There has been copious media coverage of the World Cup of course, but the majority of it has not been about the actual football. The politics, whinging, whining, and virtue signalling has overshadowed the sport totally. I think this really has been the cause of the disinterest, not so much because the English people are so morally elevated that they are boycotting a tournament being held in such a questionable country out of principle, more because they are disgusted with their own national team’s hypocrisy and lecturing.
Most folk here are happy to keep politics out of sport. While this World Cup has been going on the England cricket team has been playing (and winning) a test match series against Pakistan, played in Pakistan. We have not been getting all worked up because Pakistan is at least as bad as Qatar when it comes to generally manky cultural/religious based awfulness (and it is). It has not been an issue because the England cricket team have not spent the last few years lecturing the country on racism and “social justice”.
By contrast, the England football team, along with many football commentators and the football establishment, have really come down with a bad case of Wokery. They are STILL kneeling before matches in some bizarre Neo-Marxist ritual associated with the death of a drug addled petty criminal in Minneapolis. When fans express their disapproval of this, they are branded racists. They have also been very vocal about various other issues, not least of which is the apparent need to “kick homophobia out of football”.

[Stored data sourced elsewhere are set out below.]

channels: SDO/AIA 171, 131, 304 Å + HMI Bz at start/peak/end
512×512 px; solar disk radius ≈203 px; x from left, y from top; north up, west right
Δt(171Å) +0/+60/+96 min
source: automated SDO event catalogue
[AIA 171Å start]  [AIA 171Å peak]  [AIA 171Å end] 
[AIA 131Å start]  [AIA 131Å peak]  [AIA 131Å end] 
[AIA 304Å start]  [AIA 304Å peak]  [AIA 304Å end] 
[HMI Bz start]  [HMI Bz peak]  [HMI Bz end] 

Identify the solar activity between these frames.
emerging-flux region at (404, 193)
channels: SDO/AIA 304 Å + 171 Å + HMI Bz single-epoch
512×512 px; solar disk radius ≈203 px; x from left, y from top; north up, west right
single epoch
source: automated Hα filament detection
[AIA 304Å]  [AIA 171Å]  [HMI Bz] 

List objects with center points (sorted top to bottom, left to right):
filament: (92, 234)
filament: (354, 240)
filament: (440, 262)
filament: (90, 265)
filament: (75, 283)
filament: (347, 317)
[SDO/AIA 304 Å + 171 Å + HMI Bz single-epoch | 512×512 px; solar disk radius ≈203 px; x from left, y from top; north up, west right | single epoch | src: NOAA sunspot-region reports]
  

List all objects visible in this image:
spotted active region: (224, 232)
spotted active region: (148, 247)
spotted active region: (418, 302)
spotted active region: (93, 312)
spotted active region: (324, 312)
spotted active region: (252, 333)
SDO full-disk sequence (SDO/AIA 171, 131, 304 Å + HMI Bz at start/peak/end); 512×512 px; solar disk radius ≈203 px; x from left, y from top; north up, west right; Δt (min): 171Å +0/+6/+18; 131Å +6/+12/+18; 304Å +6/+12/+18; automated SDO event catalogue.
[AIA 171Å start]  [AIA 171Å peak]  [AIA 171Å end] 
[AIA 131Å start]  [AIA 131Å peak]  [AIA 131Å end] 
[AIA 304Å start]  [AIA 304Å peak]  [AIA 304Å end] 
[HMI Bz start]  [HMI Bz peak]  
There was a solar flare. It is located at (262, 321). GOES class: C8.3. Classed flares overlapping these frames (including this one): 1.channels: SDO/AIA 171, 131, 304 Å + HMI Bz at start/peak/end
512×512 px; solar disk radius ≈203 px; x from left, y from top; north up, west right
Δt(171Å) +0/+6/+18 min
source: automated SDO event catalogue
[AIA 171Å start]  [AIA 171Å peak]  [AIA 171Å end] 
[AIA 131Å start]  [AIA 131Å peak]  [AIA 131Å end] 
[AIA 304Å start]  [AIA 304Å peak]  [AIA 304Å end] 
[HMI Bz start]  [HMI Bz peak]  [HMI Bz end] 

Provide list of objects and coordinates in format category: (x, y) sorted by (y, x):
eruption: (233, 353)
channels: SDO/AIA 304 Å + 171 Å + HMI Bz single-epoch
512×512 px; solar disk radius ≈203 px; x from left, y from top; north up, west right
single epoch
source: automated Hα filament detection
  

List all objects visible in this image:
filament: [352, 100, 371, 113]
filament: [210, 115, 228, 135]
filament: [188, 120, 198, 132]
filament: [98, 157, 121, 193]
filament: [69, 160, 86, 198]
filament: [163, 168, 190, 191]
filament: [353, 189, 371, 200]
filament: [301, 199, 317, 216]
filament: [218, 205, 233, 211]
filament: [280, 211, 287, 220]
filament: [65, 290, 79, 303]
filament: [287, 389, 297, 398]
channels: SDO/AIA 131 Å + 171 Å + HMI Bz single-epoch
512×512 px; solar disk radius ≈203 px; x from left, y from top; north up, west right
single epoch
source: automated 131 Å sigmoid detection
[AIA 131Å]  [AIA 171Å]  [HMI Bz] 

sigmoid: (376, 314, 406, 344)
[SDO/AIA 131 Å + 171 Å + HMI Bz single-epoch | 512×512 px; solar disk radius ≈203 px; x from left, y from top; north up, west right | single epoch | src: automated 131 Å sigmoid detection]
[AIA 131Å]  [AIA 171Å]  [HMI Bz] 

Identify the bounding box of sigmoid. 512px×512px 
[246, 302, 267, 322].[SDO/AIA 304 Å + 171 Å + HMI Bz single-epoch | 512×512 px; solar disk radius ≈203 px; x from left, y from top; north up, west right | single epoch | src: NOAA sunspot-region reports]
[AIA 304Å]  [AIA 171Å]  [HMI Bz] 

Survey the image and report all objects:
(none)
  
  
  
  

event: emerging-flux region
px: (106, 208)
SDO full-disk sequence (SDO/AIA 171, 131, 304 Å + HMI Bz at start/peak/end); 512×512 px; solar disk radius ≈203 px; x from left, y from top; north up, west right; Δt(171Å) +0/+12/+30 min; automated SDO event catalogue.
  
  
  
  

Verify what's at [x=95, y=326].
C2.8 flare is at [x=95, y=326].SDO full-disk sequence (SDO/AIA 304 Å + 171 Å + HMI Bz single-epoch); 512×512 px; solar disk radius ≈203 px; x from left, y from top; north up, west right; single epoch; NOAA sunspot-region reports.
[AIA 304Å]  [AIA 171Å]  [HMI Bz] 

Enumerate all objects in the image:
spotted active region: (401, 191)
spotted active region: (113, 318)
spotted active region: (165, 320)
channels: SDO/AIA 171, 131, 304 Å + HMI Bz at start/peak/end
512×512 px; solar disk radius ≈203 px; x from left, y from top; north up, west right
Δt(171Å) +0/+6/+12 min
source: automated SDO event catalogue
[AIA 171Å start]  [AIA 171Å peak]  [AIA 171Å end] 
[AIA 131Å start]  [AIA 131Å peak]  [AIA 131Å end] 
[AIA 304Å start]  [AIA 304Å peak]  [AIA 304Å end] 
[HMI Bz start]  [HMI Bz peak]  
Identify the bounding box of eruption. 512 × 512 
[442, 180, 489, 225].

This team of moral giants has then happily gone out to a country where gay men can be gaoled for seven years, where women are treated like rubbish and where anywhere from four hundred to six thousand migrant workers have died to build the stadia they are playing in. When they found out the pathetic virtue signalling gesture of wearing a soppy “One Love” armband would cost them a yellow card, they dropped it. Small wonder then, that the English have largely turned their backs on their own team. If England are going to win another World cup in my lifetime, I’m quite pleased it’s not going to be this one.
On the other hand, there are fans in England, and on the Continent, who are supporting their national teams with gusto. On the same night that England went out of the competition, Morocco beat Portugal. There were scenes of “mostly peaceful” confrontation, sorry, celebration, between London’s Metropolitan Police and Moroccan fans in central London, so peaceful that busses needed police wedges to get around Trafalgar Square. Apparently, the celebrations of the much larger Moroccan community in Paris were even more “mostly peaceful” and much more pyrotechnic than the chaotic scenes in London.
Paris celebrating the Moroccan win.
Tonight, Morocco play France for a place in the finals. Usually, I would support more or less anyone against France, naturally. Up until last Saturday I would also have been generally have been quite supportive of Morocco as an underdog, and a good example of a Muslim nation with a long, (relatively) moderate, stable history. The “mostly peaceful” outbursts of emotion both in the capital of my own country and Paris have changed that. I’m not saying I’m supporting France (let’s not lose our grip here) but I’m certainly not supporting Morocco either. A plague on both their houses, say I. And whatever the result, Paris is likely to burn, bits of it anyway.

2 replies on “What World Cup?”
Yup, called it.
The world needs to wake up from the “woke” nightmare.
See what I did there?
I’ll slink out the back now.
(Unless you like it. Then I’ll be here all week. – And I wonder about you if you do.)